Thursday, March 29, 2012

The water on the meadows

March 29.

The water on the meadows looks very dark from the street. Their color depends on the position of the beholder in relation to the direction of the wind. There is more water and it is more ruffled at this season than at any other, and the waves look quite angry and black.


H. D. Thoreau, Journal, March 29, 1852


The water on the meadows looks very dark from the street. Their color depends on the position of the beholder in relation to the direction of the wind. See February 25, 1851 ("The waves on the meadows make a fine show.");   March 5, 1854 ("And for the first time I see the water looking blue on the meadows.");  March 18, 1854 ("The white caps of the waves on the flooded meadow, seen from the window, are a rare and exciting spectacle, — such an angry face as our Concord meadows rarely exhibit."); March 16, 1859 ("Look toward the sun, the water is yellow,. . .; look from the sun and it is a beautiful dark blue; but in each direction the crests of the waves are white, and you cannot sail or row over this watery wilderness without sharing the excitement of this element");   April 9, 1856  ("The water on the meadows now, looking with the sun, is a far deeper and more exciting blue than the heavens."); April 9, 1859 ("For three weeks past, when I have looked northward toward the flooded meadows they have looked dark-blue or blackish, in proportion as the day was clear and the wind high from the northwest, making high waves and much shadow"); February 12, 1860 ("That dark-eyed water, especially when I see it at right angles with the direction of the sun, is it not the first sign of spring?"); February 25, 1860 ("The fields of open water amid the thin ice of the meadows are . . .  especially dark blue when I look southwest. Has it anything to do with the direction of the wind"); February 27, 1860 ("The sudden apparition of this dark-blue water on the surface of the earth is exciting. I must now walk where I can see the most water, as to the most living part of nature.”)

Task goal –
Answer these questions from the text on water on the meadows, one per line:
1. According to the March 29, 1852 entry, what does the color of the water depend on?
2. In the quotation dated March 5, 1854, what is seen for the first time?
3. In the quotation dated February 27, 1860, where does the writer say the walking must now be done?
The records that come next are separate material and have no connection to the text above.

Stored data
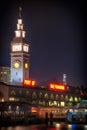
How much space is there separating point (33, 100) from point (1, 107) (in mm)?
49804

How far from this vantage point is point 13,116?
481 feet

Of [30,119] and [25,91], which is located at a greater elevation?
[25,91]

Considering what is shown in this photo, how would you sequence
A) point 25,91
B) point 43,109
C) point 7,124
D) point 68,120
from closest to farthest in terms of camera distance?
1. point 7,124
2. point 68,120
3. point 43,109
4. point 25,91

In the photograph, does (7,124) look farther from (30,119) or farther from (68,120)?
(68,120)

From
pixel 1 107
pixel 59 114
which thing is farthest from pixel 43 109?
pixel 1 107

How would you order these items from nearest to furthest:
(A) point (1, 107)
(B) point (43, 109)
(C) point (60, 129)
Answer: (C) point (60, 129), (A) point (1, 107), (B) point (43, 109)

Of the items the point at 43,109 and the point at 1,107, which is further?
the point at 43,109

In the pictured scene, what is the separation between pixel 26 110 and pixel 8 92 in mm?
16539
* * *
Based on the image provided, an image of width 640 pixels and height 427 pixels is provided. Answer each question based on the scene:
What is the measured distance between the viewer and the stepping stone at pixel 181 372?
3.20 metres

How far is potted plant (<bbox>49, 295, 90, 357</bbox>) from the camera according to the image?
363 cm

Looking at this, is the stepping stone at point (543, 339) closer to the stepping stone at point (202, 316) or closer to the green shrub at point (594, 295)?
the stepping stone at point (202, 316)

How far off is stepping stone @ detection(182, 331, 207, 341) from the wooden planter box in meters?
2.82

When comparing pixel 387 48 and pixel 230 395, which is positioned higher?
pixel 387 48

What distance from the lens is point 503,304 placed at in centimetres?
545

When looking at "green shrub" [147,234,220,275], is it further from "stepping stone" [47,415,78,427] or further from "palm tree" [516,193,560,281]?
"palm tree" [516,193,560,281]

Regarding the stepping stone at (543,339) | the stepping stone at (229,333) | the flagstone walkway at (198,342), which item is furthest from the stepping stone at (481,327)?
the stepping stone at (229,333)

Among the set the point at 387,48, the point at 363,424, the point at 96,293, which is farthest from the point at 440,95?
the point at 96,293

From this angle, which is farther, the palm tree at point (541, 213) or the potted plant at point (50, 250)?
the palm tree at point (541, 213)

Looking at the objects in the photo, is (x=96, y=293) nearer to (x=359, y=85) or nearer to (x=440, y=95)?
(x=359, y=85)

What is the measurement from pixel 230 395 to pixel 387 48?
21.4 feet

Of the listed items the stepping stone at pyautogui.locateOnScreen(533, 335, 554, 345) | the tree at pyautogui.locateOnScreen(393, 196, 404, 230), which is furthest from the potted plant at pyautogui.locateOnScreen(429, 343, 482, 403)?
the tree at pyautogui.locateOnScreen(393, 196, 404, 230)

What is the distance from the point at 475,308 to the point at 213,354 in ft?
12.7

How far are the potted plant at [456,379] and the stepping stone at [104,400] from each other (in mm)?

Result for this exercise –
1. The position of the beholder in relation to the direction of the wind.
2. The water looking blue on the meadows.
3. Where the most water can be seen.